It sounded like something was missing in that statement. I bit into the bacon, chased it with eggs. Breakfast was hot and seasoned with more pepper than salt, just how I liked it. Who knew Ryder knew how to cook?

“This is fantastic.” I sipped coffee. Hot. Strong. “What’s it gonna take for you to cook breakfast for me every morning?”

He paused, every line of his body stilled.

What had I just said? Was it something weird? I didn’t think it was weird.

“You’d have to come over early.” I finished another strip of bacon.

“Or stay late,” he suggested. Casually. Oh, so casually.

“Right. Or that.”

“Stay the night.”

“Not like there’s not room in my bed. Oh.” I put my fork down, smiled. “Wow. How long was it going to take me to get that hint? Did I just ask you to move in with me?”

“Technically or accidentally?”

“Both?”

He picked up a tea towel hanging on the oven handle and wiped it through his wide hands. “I’d say yes.”

“Yes that I asked you to move in, or yes to doing it?”

“Yes.”

I smiled and the warm stutter in my chest that was part excitement, part desire thrummed good and strong before fading away. I knew my smile slipped, because his did too.

“Gods, I hate this.” I took another swallow of coffee, wanting the heat from it to dig deeply into me and fill the cold I couldn’t seem to melt.

“Hate asking me to move in?”

“Hate not having my life where I want it to be. Knowing what I am, what I really want. I’m…I’m not in a great place for figuring this out. For figuring us out.”
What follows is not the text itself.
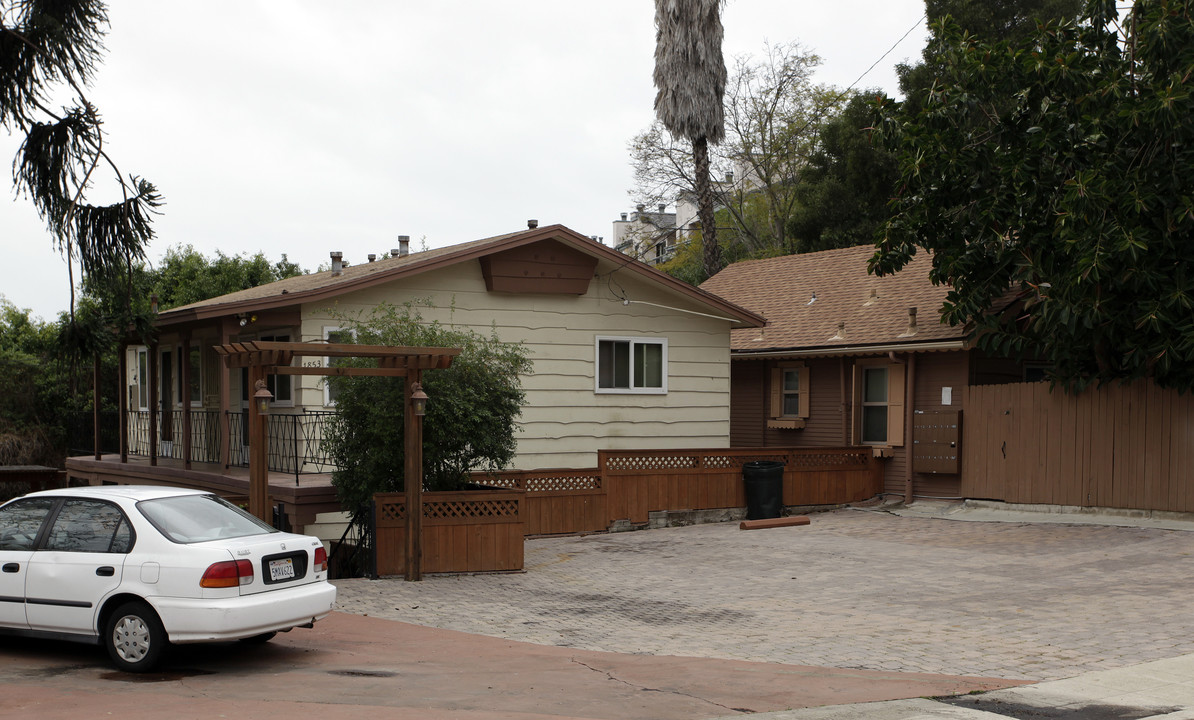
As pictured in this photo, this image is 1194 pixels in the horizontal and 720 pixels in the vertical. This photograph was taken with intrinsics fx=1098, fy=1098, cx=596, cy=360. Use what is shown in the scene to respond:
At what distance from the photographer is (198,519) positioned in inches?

“Uh-huh. Is this your way of saying it’s not you it’s me?”

“No. But it’s not you.”

He came up so close in front of me, he was crowding me with his body. He propped his hands on either side behind me, caging me in.

I inhaled the warmth and scent of him, something deeper and spicy that mixed with the scents of breakfast clinging to his skin.
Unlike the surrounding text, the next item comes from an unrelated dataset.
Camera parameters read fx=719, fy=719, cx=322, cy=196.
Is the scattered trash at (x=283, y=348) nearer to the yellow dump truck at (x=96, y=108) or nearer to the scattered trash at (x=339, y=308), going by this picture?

“This isn’t just about you, Delaney. This is about us. About what we are. Together.”

Even without a soul, even without emotions, I knew I never wanted to cause Ryder pain. It used to be I thought keeping the secrets of this town and my job away from him would do that. But not knowing what might hurt him hadn’t stopped him from wading in and getting hurt.

He had been claimed by a god who didn’t like me, my sisters, and our town. A god who would rather pin Ordinary under his thumb. He’d traded his life away to that god just like I’d traded my soul away to the demon currently muttering to himself on my living room couch.

I couldn’t keep the secrets from him, but what I should have done was stayed away from him myself. It wasn’t the secrets of town that had hurt him, changed him. It was me.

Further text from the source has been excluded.